## Consigne
Poursuivez l'article sur le Montpellier Hérault Rugby avant la réception de Perpignan, à la suite de sa dernière phrase.

## Extrait du texte
|---|

Après une prestation solide malgré la défaite face à Toulouse (45-29), le staff du Montpellier Hérault Rugby (MHR) se concentre désormais sur l’objectif européen. Ce samedi 4 avril, pour la réception de Perpignan au Septeo Stadium, le manager Joan Caudullo dispose d’un choix inédit pour composer son groupe.
### Une infirmerie vide et des retours majeurs
À l’exception de Stuart Hogg et Lennox Anyanwu, l’effectif montpelliérain est quasiment au complet, comme le révèle Midi Libre. Le retour de Yacouba Camara, auteur d’une performance remarquée à Ernest-Wallon, apporte une option précieuse en troisième ligne. Par ailleurs, le come-back de Lenni Nouchi, après une pause post-Tournoi des VI Nations, renforce encore la concurrence interne.
### La méritocratie au cœur de la composition
La défaite face au champion d’Europe a redistribué les cartes au sein de l’équipe. Certains joueurs, tels que Bastien Chalureau ou le jeune arrière Jon Echegaray, ont gagné des points importants auprès du staff.

|---|

## Données fournies
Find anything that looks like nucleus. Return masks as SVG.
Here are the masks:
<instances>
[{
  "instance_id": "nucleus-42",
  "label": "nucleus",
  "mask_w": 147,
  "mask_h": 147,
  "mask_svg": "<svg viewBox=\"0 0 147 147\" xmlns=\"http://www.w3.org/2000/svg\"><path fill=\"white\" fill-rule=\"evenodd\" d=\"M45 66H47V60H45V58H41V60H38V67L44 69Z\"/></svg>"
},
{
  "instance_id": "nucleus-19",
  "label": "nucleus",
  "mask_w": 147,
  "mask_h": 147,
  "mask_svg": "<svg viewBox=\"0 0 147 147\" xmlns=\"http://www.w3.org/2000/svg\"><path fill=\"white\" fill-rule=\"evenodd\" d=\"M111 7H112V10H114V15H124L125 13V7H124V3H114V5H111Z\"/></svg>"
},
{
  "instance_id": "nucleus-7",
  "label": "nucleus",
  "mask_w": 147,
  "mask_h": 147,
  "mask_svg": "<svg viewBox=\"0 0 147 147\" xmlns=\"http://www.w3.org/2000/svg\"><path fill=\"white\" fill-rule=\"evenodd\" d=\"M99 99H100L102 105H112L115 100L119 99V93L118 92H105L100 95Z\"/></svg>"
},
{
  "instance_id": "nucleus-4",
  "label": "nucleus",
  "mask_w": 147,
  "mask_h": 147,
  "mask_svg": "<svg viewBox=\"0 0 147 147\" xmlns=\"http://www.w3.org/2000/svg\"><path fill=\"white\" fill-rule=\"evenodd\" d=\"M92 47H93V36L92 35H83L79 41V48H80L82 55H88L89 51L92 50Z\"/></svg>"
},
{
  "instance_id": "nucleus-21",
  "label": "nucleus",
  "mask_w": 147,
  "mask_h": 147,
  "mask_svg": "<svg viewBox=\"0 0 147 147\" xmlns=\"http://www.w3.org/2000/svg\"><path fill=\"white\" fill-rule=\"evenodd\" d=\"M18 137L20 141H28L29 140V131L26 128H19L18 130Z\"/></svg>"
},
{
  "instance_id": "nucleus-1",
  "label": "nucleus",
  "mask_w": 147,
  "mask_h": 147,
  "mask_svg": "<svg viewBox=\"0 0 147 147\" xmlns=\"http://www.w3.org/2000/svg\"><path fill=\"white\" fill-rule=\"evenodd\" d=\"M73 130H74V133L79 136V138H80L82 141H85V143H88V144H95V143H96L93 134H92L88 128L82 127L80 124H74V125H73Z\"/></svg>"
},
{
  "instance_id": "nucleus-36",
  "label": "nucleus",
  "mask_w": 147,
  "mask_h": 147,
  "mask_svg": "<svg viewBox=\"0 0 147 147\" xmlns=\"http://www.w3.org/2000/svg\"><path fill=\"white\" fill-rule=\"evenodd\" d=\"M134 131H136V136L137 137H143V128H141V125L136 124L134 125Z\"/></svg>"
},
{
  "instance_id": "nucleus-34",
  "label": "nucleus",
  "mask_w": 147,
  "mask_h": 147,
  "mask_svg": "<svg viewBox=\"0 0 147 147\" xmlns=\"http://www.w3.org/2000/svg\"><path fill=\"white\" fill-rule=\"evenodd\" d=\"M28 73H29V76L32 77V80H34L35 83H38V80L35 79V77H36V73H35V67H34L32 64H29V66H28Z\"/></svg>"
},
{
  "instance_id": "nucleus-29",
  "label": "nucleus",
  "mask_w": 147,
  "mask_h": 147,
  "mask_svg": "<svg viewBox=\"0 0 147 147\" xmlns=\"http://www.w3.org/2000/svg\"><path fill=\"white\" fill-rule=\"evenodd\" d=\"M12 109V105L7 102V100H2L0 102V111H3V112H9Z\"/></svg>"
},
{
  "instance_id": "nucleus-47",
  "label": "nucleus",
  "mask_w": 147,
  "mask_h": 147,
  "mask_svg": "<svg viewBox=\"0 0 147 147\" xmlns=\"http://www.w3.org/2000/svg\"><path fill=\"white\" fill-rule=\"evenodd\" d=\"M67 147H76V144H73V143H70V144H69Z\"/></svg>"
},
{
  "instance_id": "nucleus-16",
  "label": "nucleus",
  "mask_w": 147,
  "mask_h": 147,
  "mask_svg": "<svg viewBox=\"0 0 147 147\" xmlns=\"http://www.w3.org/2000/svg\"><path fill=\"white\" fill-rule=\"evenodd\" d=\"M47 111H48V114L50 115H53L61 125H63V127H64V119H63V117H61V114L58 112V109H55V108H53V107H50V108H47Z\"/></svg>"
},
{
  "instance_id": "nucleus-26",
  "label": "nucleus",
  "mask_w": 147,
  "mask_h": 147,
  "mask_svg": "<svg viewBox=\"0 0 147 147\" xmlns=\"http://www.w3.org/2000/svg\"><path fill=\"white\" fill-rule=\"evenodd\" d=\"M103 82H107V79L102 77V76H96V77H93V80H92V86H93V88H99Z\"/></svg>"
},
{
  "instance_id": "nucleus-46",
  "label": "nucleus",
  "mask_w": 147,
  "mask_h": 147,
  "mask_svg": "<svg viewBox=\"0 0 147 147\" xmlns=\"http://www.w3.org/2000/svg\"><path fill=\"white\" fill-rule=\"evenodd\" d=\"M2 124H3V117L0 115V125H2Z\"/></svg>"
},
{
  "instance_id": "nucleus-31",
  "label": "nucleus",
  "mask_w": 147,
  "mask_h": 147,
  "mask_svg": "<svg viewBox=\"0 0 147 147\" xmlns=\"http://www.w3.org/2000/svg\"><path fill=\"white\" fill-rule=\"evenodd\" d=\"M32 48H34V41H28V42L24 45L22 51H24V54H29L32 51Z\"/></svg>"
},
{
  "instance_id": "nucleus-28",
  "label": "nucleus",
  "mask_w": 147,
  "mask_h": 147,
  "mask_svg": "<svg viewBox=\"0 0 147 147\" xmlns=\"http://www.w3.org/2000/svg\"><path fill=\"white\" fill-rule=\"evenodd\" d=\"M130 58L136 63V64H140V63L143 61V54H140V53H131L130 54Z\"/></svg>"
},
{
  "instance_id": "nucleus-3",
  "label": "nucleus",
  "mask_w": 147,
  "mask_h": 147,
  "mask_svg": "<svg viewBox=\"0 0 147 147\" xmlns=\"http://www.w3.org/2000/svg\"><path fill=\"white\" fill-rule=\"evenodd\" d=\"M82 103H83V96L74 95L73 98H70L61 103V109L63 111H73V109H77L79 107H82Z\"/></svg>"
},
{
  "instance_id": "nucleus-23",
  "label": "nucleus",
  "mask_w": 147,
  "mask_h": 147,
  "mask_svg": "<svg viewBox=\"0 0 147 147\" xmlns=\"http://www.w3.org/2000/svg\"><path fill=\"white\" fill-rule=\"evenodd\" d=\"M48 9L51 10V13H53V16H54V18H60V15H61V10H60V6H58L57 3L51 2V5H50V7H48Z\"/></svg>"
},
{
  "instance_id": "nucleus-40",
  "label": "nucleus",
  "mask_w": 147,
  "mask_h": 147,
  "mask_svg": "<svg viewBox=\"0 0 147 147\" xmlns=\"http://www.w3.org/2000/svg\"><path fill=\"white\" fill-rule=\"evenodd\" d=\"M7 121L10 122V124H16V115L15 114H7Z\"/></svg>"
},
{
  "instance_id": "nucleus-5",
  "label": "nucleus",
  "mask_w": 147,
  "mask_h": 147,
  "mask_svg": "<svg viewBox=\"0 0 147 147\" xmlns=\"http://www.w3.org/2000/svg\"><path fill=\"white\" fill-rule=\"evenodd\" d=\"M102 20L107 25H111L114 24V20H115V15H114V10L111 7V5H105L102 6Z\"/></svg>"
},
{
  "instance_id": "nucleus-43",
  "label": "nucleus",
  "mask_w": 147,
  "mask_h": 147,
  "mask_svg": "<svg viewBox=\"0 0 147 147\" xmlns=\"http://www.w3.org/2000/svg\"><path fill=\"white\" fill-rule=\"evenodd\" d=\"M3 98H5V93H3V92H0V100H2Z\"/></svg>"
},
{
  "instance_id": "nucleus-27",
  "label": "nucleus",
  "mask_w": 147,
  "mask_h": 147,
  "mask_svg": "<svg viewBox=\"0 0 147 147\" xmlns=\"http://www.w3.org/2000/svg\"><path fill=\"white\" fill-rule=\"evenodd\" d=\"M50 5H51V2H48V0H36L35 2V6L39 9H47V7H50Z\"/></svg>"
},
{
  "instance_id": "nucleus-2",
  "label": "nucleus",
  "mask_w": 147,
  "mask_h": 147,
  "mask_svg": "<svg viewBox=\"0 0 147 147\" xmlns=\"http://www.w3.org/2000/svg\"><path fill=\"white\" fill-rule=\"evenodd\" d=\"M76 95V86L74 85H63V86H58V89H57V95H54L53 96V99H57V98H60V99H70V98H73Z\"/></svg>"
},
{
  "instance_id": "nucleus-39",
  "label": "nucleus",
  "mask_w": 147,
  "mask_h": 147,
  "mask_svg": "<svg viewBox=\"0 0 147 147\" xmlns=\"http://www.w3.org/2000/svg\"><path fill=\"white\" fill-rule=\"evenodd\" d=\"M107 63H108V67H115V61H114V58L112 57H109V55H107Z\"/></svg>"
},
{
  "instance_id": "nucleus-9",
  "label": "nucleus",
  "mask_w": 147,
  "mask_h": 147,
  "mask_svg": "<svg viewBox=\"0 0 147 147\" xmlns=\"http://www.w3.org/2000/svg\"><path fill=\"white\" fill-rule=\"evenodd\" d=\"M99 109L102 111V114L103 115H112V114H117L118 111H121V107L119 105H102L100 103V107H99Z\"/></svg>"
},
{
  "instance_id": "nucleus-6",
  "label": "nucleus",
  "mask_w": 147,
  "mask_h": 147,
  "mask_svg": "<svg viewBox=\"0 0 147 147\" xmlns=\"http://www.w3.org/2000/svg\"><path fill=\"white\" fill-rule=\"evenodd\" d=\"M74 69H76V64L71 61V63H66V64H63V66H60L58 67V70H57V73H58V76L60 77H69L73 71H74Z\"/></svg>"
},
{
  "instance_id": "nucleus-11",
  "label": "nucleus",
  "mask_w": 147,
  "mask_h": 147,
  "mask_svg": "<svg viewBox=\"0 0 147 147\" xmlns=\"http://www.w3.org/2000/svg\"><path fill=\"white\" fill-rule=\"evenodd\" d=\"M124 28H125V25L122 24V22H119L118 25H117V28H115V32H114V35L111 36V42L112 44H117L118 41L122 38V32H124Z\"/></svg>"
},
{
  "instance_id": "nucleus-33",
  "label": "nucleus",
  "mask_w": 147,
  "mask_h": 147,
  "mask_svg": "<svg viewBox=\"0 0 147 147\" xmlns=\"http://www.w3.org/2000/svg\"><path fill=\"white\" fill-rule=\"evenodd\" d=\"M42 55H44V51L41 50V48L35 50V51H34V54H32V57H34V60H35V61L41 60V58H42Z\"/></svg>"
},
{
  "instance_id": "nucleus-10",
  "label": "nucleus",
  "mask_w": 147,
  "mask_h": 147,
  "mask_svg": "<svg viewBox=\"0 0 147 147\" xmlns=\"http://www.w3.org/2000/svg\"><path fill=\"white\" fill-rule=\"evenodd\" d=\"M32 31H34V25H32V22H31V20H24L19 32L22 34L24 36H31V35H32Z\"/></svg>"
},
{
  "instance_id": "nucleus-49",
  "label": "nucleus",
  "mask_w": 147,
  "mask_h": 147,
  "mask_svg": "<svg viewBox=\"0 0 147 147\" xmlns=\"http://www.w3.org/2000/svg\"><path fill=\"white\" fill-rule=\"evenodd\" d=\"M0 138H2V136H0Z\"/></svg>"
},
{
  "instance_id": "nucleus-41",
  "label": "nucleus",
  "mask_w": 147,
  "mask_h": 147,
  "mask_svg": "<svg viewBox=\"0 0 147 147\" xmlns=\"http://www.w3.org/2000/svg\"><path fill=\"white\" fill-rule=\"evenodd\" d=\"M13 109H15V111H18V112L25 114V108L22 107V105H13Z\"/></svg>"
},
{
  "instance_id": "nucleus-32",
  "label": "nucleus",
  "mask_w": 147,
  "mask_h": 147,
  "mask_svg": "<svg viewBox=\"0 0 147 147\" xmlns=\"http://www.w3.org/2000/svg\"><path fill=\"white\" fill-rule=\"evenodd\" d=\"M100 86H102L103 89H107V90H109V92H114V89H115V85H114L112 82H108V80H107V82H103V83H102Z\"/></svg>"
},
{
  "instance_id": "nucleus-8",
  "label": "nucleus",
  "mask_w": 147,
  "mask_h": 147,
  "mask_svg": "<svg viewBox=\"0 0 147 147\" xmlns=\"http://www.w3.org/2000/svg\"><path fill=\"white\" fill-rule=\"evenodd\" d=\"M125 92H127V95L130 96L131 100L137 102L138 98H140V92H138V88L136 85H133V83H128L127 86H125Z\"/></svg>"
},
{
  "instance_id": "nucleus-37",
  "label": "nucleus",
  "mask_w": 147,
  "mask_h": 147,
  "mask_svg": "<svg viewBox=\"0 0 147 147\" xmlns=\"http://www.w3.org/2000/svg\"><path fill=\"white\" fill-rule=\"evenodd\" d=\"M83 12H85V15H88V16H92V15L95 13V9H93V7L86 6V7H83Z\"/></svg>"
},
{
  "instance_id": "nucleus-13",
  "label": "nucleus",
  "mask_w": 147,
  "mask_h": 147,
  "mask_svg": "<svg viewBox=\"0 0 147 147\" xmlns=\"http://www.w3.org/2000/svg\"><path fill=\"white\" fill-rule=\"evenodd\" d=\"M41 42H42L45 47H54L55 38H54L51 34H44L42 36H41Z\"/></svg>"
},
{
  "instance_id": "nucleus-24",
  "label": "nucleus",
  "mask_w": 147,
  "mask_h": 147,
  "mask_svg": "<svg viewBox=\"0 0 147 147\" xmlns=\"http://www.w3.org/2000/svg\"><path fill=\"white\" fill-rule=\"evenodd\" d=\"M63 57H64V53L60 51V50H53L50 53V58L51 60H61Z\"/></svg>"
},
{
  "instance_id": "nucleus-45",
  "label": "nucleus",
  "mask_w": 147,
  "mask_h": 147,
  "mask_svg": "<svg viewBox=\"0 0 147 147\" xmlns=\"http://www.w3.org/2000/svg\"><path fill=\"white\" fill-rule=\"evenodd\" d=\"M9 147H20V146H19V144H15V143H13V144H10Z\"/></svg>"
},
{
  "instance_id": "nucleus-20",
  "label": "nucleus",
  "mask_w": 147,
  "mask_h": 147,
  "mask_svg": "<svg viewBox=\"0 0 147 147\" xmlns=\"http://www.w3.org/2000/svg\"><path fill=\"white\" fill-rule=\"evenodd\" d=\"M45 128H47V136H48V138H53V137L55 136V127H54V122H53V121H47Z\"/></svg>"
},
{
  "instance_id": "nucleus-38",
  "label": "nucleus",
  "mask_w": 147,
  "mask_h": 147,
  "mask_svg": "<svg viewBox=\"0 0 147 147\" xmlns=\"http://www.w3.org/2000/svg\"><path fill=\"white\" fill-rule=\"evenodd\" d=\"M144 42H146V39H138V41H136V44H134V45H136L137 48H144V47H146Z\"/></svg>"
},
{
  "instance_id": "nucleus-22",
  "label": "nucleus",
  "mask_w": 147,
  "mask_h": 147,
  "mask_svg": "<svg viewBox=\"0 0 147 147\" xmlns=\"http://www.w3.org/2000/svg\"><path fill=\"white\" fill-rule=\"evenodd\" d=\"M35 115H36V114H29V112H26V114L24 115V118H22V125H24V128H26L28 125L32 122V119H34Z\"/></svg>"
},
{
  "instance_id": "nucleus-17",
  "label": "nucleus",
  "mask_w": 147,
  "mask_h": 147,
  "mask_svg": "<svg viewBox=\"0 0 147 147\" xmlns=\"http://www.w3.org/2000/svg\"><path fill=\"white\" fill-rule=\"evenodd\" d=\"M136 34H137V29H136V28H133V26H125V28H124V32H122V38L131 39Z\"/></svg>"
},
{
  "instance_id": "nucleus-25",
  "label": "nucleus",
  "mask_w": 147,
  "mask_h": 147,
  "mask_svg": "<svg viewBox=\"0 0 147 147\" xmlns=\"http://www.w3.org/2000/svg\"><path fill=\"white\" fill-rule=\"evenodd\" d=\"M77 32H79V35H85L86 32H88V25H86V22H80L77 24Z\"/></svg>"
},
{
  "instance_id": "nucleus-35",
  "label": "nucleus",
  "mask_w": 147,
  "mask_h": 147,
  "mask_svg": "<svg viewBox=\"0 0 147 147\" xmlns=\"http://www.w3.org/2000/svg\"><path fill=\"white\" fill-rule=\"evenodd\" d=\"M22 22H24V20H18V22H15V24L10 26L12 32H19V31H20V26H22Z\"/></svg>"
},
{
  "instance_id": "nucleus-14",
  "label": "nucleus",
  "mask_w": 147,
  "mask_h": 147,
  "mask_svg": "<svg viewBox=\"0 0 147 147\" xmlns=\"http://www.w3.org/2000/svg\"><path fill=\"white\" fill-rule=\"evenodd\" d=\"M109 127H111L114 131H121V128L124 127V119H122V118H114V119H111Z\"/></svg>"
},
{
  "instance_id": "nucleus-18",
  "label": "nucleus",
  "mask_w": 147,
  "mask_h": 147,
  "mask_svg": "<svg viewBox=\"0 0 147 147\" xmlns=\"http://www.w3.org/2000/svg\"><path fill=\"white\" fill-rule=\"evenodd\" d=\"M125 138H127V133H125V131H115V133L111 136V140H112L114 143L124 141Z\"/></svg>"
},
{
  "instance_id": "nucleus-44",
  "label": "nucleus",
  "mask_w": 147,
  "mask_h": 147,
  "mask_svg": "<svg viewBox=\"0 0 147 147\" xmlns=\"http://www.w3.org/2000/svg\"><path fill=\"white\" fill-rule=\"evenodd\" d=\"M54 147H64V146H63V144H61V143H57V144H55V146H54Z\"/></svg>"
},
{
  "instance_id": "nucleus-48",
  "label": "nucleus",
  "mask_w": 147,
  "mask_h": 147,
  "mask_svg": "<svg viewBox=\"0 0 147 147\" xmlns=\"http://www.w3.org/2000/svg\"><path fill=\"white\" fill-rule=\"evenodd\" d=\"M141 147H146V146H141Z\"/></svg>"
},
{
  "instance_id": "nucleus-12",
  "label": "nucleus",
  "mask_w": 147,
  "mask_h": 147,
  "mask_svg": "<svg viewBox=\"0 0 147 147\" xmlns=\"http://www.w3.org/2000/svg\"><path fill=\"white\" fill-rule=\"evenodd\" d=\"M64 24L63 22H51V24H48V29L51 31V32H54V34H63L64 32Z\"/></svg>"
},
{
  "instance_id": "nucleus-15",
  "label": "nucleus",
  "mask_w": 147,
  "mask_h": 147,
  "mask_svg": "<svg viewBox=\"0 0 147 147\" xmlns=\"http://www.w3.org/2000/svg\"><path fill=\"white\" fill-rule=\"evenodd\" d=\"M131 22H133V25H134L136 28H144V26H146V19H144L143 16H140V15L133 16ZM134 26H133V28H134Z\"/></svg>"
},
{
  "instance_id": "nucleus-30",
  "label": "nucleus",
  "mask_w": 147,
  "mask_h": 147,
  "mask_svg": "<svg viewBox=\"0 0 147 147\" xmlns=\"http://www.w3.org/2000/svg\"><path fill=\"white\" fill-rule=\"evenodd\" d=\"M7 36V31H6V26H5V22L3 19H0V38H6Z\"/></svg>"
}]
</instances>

|---|

## Réponse
« Certains ont marqué des points et vont continuer à jouer, par rapport à d’autres qui avaient été moins bons à Clermont la semaine dernière malgré la victoire », souligne le manager héraultais. Cette émulation interne est vue comme un levier essentiel alors que le club entre dans la phase cruciale de sa saison.
### Le Challenge, un objectif assumé
Habituellement, le MHR utilise la scène européenne pour faire tourner son effectif, mais l’approche des phases finales change la stratégie. Joan Caudullo doit désormais choisir entre aligner son équipe type ou opter pour une rotation hybride, en incluant des cadres comme Billy Vunipola ou Tom Banks sur le banc.
« On est un groupe de quarante joueurs, il n’y a pas une seule équipe, il y a beaucoup d’émulation », explique Caudullo avant d’ajouter : « Je vais donc me gratter la tête pour faire la compo d’équipe contre Perpignan le week-end prochain. En tout cas, ça va créer une belle émulation dans le groupe. »
Avec cinq matches à domicile programmés en six semaines, la gestion de la fraîcheur physique s’annonce déterminante pour le succès montpelliérain dans cette quête européenne.